The 6th Target - James Patterson [3]
Jacobi reached for the man’s arm, brought him to his feet, saying, “Yeah, she forgives you, pal. Let’s take a ride.”
The baby launched a new round of howls as Patty Whelk from Child Welfare came through the open door.
“Hey, Lindsay,” she said, stepping around the victim, “who’s Little Miss Precious?”
I picked up the child, took the dirty ribbon out of her curls, and handed her over to Patty.
“Anita Alonzo,” I said sadly, “meet the system.”
Patty and I exchanged helpless looks as she jostled the little girl into a comfortable position on her hip.
I left Patty rummaging in the bedroom for a clean diaper. While Conklin stayed behind to wait for the ME, I followed Jacobi and Alonzo out to the street.
I said, “See ya,” to Jacobi and climbed into my three-year-old Explorer parked next to six yards of garbage out by the street. I’d just turned the key when my Nextel bleeped on my belt. It’s Saturday. Leave me the hell alone.
I caught the call on the second ring.
It was my boss, Chief Anthony Tracchio. An unusual tightness strained his voice as he raised it over the keening sound of sirens.
“Boxer,” he said, “there’s been a shooting on one of the ferries. The Del Norte. Three people are dead. A couple more wounded. I need you here. Pronto.”
Chapter 4
I HAD A REALLY BAD FEELING, thinking ahead to whatever hell had brought the chief out of his comfy home in Oakland on a Saturday. The bad feeling mushroomed when I saw half a dozen black-and-whites parked at the entrance to the pier, and two more patrol cars up on the sidewalk at either end of the Ferry Building.
A patrolman called out, “This way, Lieu,” and waved me down the south driveway leading to the dock.
I drove past the police prowlers, ambulances, and fire rigs, and parked outside the terminal. I opened my door and stepped out into the sixty-degree haze. About a twenty-knot breeze had whipped up a stiff chop on the bay, making the Del Norte rock at her mooring.
The police activity had excited the crowd, and a thousand people shifted between the Ferry Building and the farmer’s market, taking pictures, asking cops what had happened. It was as if they could smell gunpowder and blood in the air.
I ducked under the barrier tape cordoning off the dock, nodded to cops I knew, looked up when I heard Tracchio call my name.
The chief was standing at the mouth of the Del Norte.
He was wearing a leather blazer and Dockers, and sporting his signature Vitalis comb-over. He signaled to me to come aboard. Said the spider to the fly.
I headed toward him, but before I got five feet up the gangway, I had to back up and let two paramedics pass with a rolling stretcher bouncing between them.
I dropped my eyes to the victim, a large African American woman, her face mostly covered with an oxygen mask, an IV line running into her arm. Blood soaked the sheet tucked tightly over her body.
I felt a pain in my chest, my heart catching on a full second before my brain put it together.
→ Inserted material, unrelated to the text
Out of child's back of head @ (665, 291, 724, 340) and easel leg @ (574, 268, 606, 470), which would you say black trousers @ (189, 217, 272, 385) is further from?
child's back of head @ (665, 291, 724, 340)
The victim was Claire Washburn!
My best friend had been shot on the ferry!
I grabbed the gurney, stopping its forward motion and causing the brassy blond paramedic bringing up the rear to bark at me, “Lady, out of the way!”
“I’m a cop,” I said to the paramedic, pulling open my jacket to show her my badge.
“I don’t care if you’re God,” said the blonde. “We’re getting her to the ER.”
My mouth was hanging open and my heart was pounding in my ears.
“Claire,” I called out, walking quickly now alongside the stretcher as the gurney rumbled over the gangway and onto the asphalt. “Claire, it’s Lindsay. Can you hear me?”
No answer.
“What’s her condition?” I asked the paramedic.
“Do you understand that we have to get her to the hospital?”
“Answer me, goddamn it!”
“I don’t freaking know!”
I stood helplessly by as the paramedics opened the ambulance doors.
More than ten minutes had passed since I’d gotten Tracchio’s call. Claire had been lying on the deck of the ferry all that time, losing blood, trying to breathe with a bullet hole ripped into her chest.